Con questo intermezzo di violini, e il finale strappo di corde, si venne al presente, al viaggio di Ancona, le quarantotto gallerie: «Povera Augusta! Ah! Ah!».

La direttrice non ricordava di Augusta, che doveva essere una bambina al tempo dell'amicizia con le sorelle, non se ne ricordava, Né si peritava di dichiararlo. La morte della poveretta, il ritorno col nipote, finché tutti gli sguardi e i sorrisi delle tre donne si concentrarono su di lui. Fu abbastanza la voce nel dover confessare che un ragazzo di quattordici anni, fisicamente così aitante, non possedeva la licenza elementare, ma aveva frequentato appena a terza classe. E qui la direttrice superò tutte le sue altezze: le sue vertiginose, e quelle del caso abbastanza imbarazzante. Lasciò le sorelle parlare sommesse, vergognose, spaventate manovrando essa la ciminiera imponente, annuendo con vastità, quasi che tanta vergogna e paura fossero più che giustificate, e le fossero anzi dovute; quindi, volgendosi prima accigliata verso il colpevole, e incominciando ad abbozzar sorrisi in cui erano tutti i misteri impenetrabili, tutti i segreti, i fascini dell'autorità; e nei quali il ragazzo poteva leggere tutti i giudizi, tutti i commenti, tutti i rimproveri, e anche tutte le promesse; e iniziando infine un saliscendi di risate eseguite tanto magistralmente: larghe, strette, larghe che finivano strette, strette che andavano ad allargare, lasciate cadere, riprese, picchiandosi un pugno sui ginocchi e mandando ancor più all'indietro il trofeo dell'autorità, tanto che le sorelle rimasero trasfigurate.
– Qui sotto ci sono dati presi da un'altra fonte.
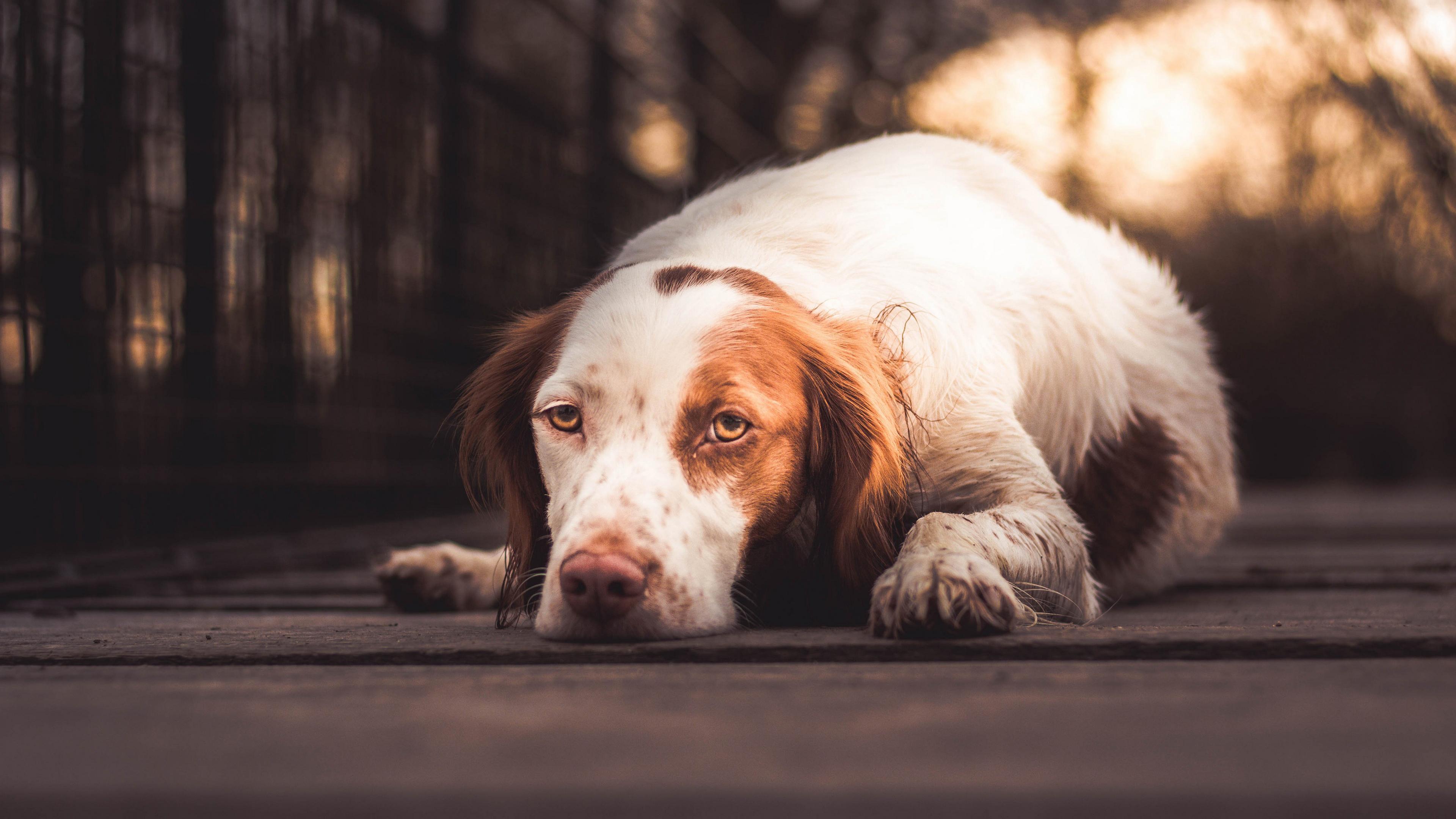 Собака с тоскливым взглядом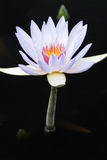 Lavendel gekleurd water Lilly in een zwarte pool van water Royalty-vrije Stock Afbeelding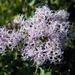 Garberia heterophylla - Photo (c) Jason Sharp, kaikki oikeudet pidätetään, uploaded by SharpJ99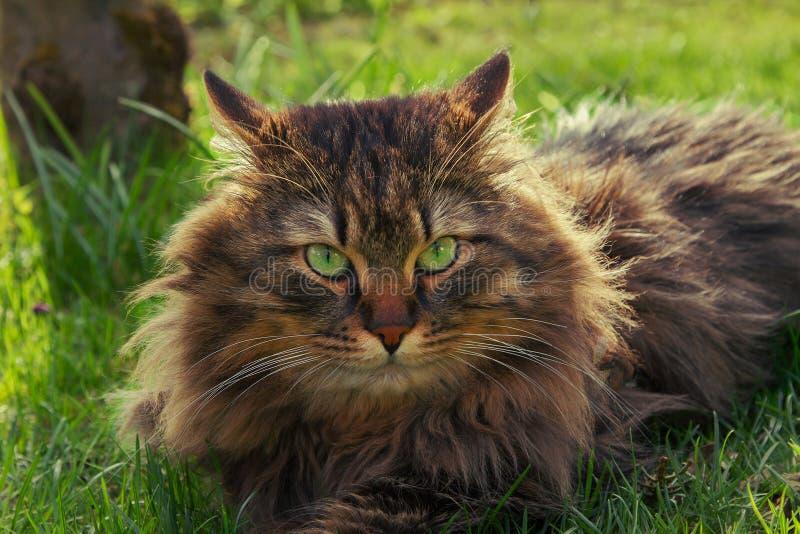 Siberian pedigree cat in the garden. Fluffy brown siberian pedigree cat with green eyes, lying in the garden royalty free stock photo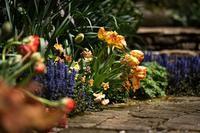 チューリップの季節の英国風庭園 - Soul Eyes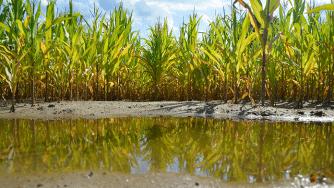 Blog CardImg corn rain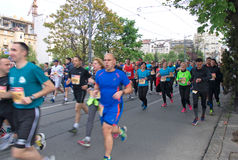 Amateur marathon runners in Belgrade stock photo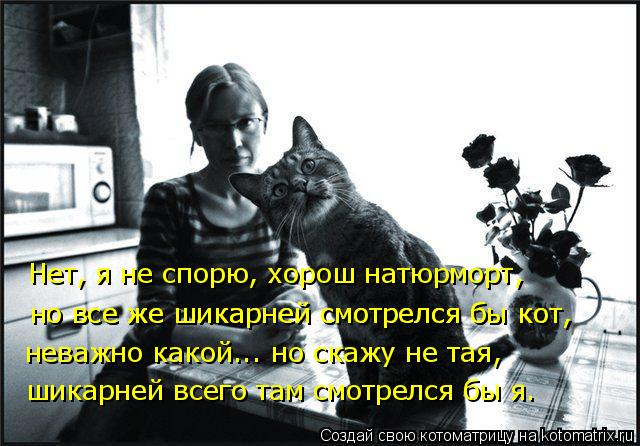 Котоматрица: неважно какой... но скажу не тая, шикарней всего там смотрелся бы я. Нет, я не спорю, хорош натюрморт, но все же шикарней смотрелся бы кот, но вс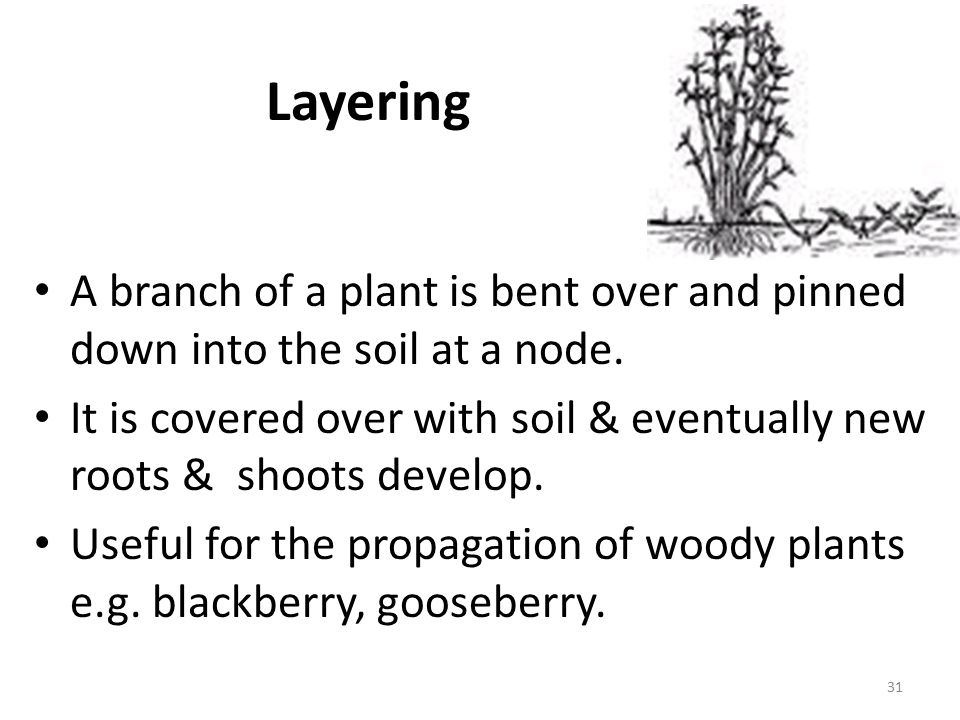 Layering A branch of a plant is bent over and pinned down into the soil at a node.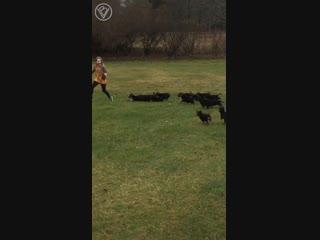 Жестокое нападение стаи щенят на беззащитную девушку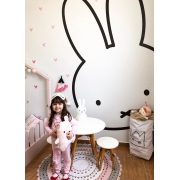 PAINEL FOTOGRÁFICO MIFFY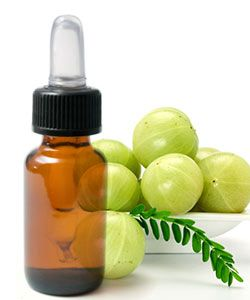 Amla: Miracle Oil or Too Good to Be True?
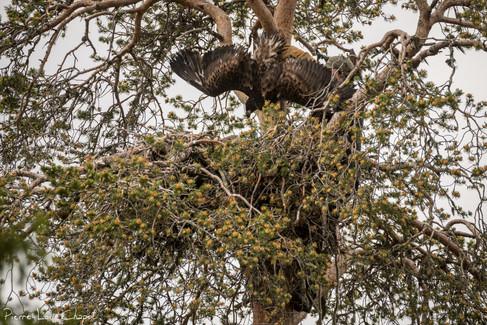 Une petite acrobatie permet de placer l'aigle en bonne position pour les manipulations, sur le dos et face au bagueur.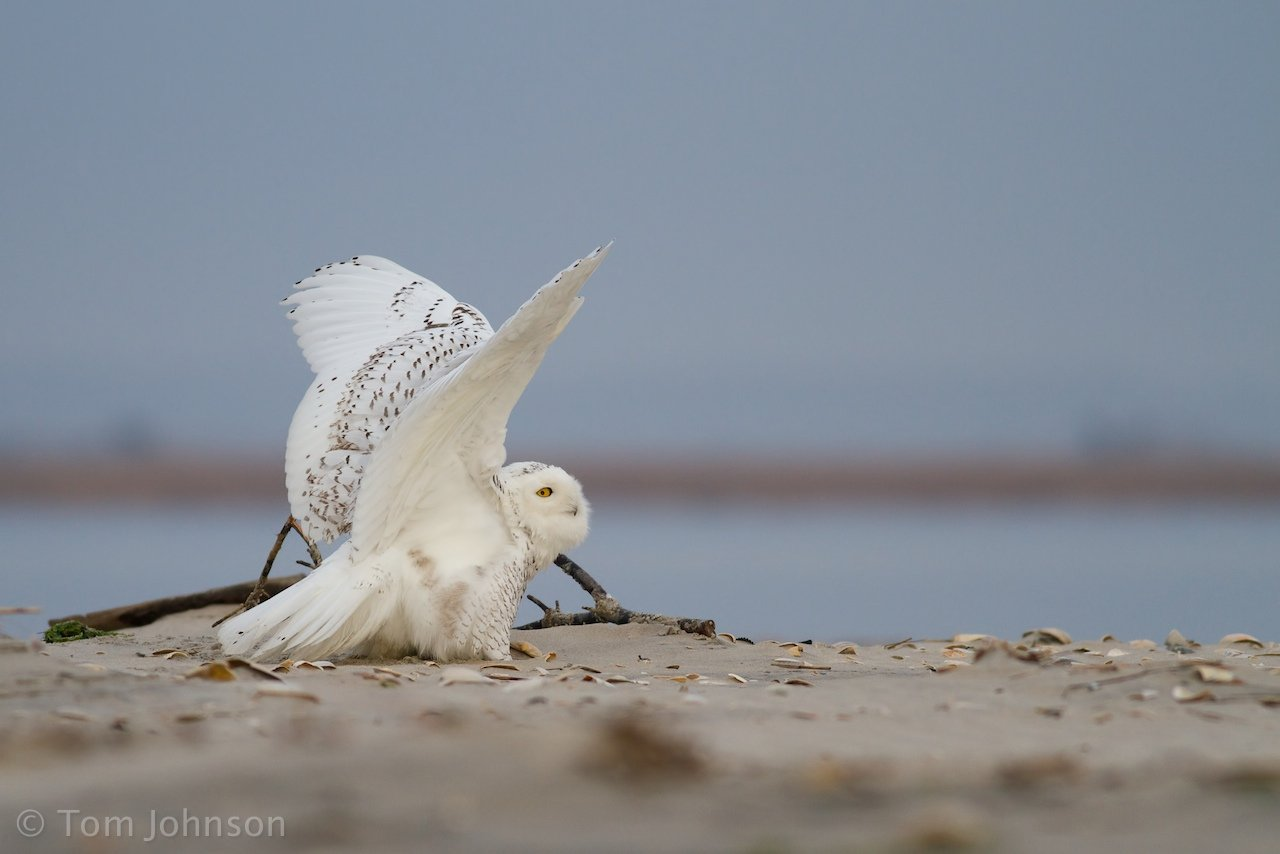 Snowy Owl on defense by Tom Johnson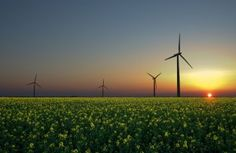 Green Energy Commodities / Introducing Renewable Energy Certificates to the UK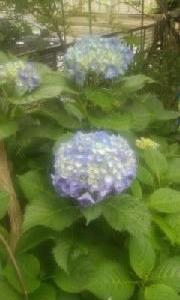 紫陽花に色がついてきて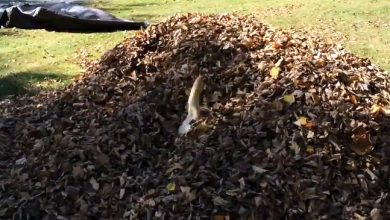 Photo of Stella's Leaf Pile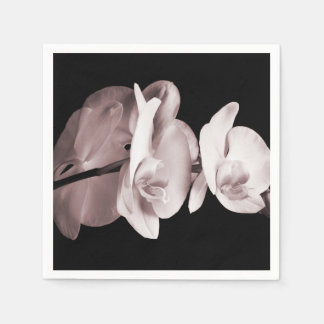White Orchid Flower Black Background Abstract Disposable Serviette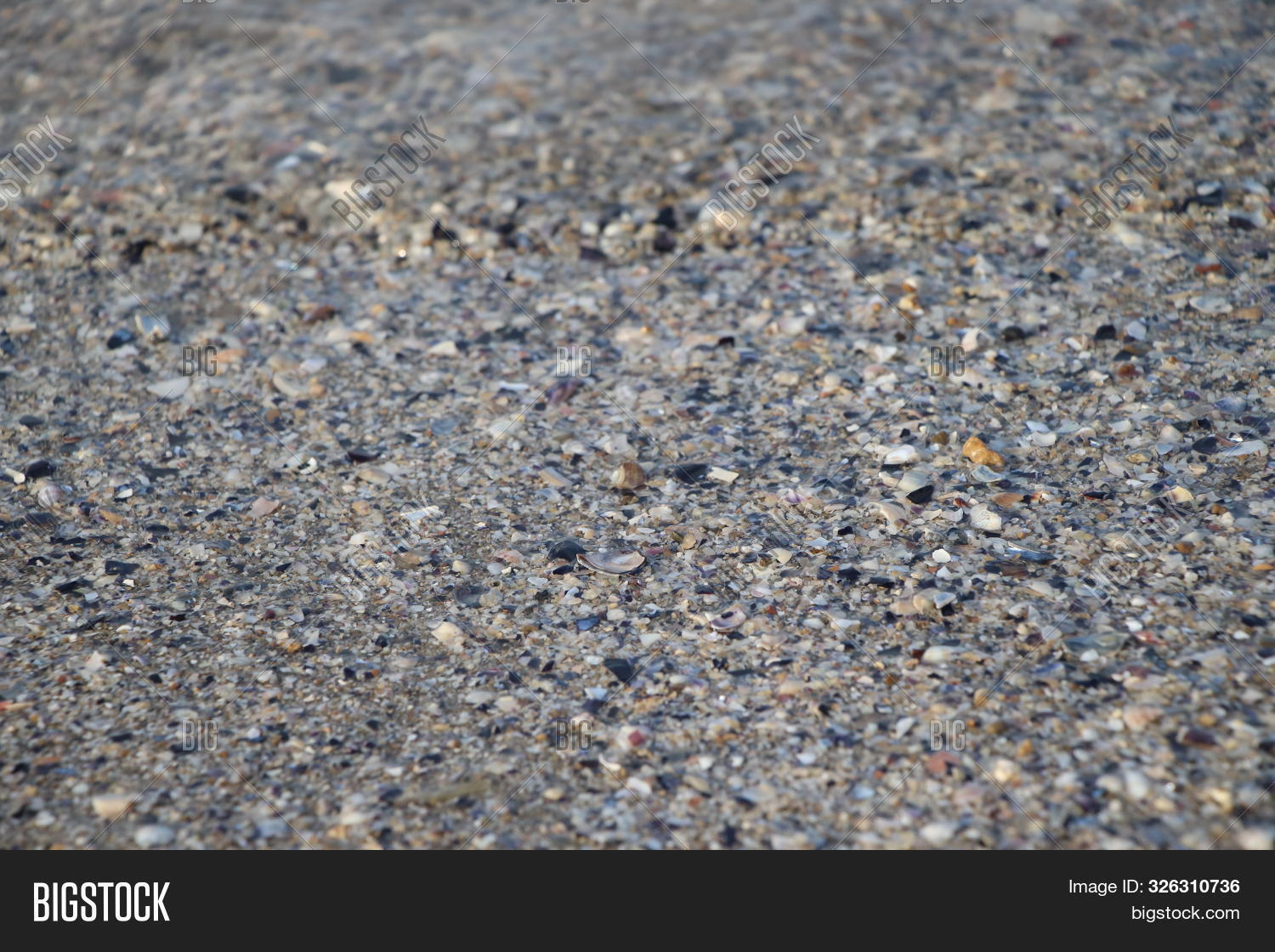 abstract,adriatic,backdrop,background,beach,close-up,closeup,coast,coastline,glass,gravel,green,grunge,marine,natural,nature,ocean,outdoor,pebble,rock,rough,sand,sandy,scattered,sea,seashell,seashore,seaside,shape,shell,shore,small,stone,structure,summer,surface,texture,textured,tourism,travel,triangle,vacation,water,wet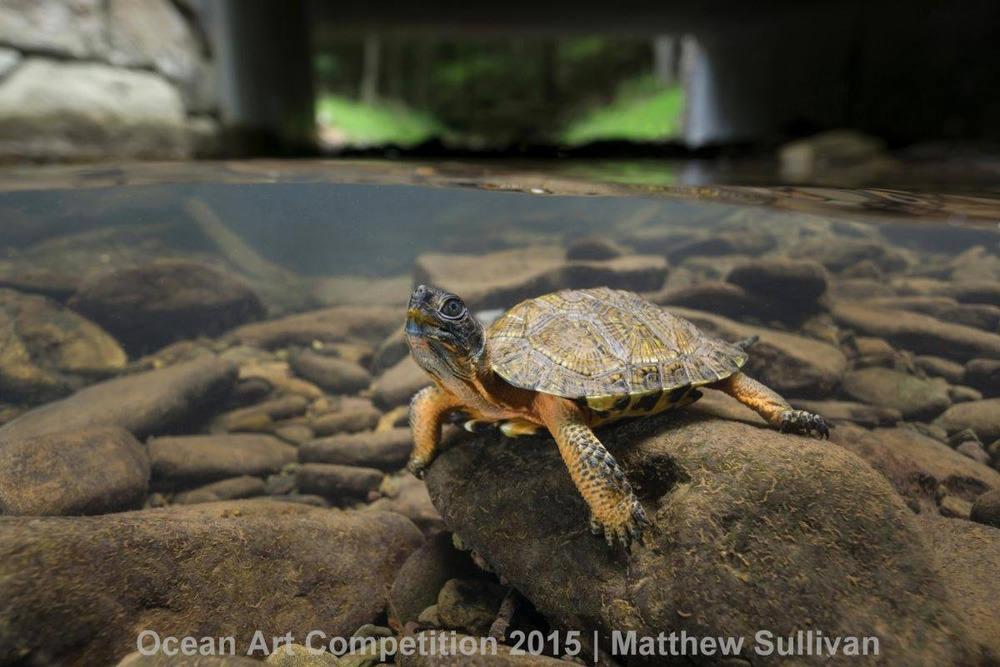 Chú rùa gỗ con đang tạo dáng trên một tảng đá ở một nhánh sông thuộc bang Pennsylvania.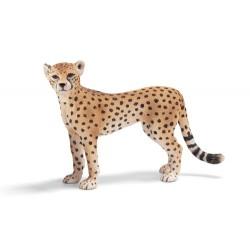 Guépard femelle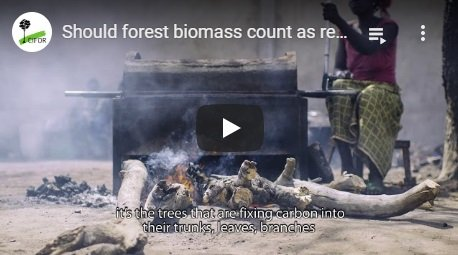 2018-01-17-biomassmurder-org-should-forest-biomass-count-as-renewable-energy-cifor-english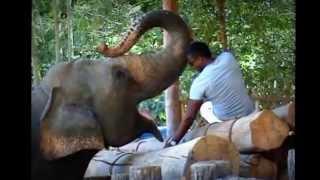 Крутое путешествие.Отдых на Шри Ланке.  (vlastelin20081)(, 2012-10-26T15:02:33.000Z)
La direttrice volle sapere il nome.

«Remo, bene, mi piace, benone, meglio Remo che Romolo il quale, pure avendo fondato Roma aveva ucciso il fratello: bisognava fondare Roma senza uccidere nessuno, sarebbe stato meglio. Non vi pare?» concluse la direttrice.

E le sorelle dicevano: "sì, sì", e stavano a sentire, si capiva che la storia non era il loro forte, e in quanto a Remo sappiamo bene, oramai, dove arrivassero le sue facoltà dottrinarie. Quindi, come il campione che scendendo in campo sicuro della propria forza e del proprio valore incomincia ad agitare con naturalezza quelle membra con le quali svolgerà il prodigio dinanzi alle folle attonite: "Ah! voi, signorino, a quattordici anni compiuti, così grande e grosso non avete ancora la licenza elementare, e non vi vergognate? E avete anche il coraggio di stare davanti a me?". Rideva, rideva la direttrice. La cosa più stupefacente si è che Remo, davanti al fuoco di quelle artiglierie rimaneva impassibile, con un raggio fra labbro e labbro, proprio come appena giunto a Santa Maria e guardandosi attorno non vedeva che camicie e mutandine. Da quel ragazzo intelligente ch'egli era, allora aveva capito l'articolo, ora capiva il genere.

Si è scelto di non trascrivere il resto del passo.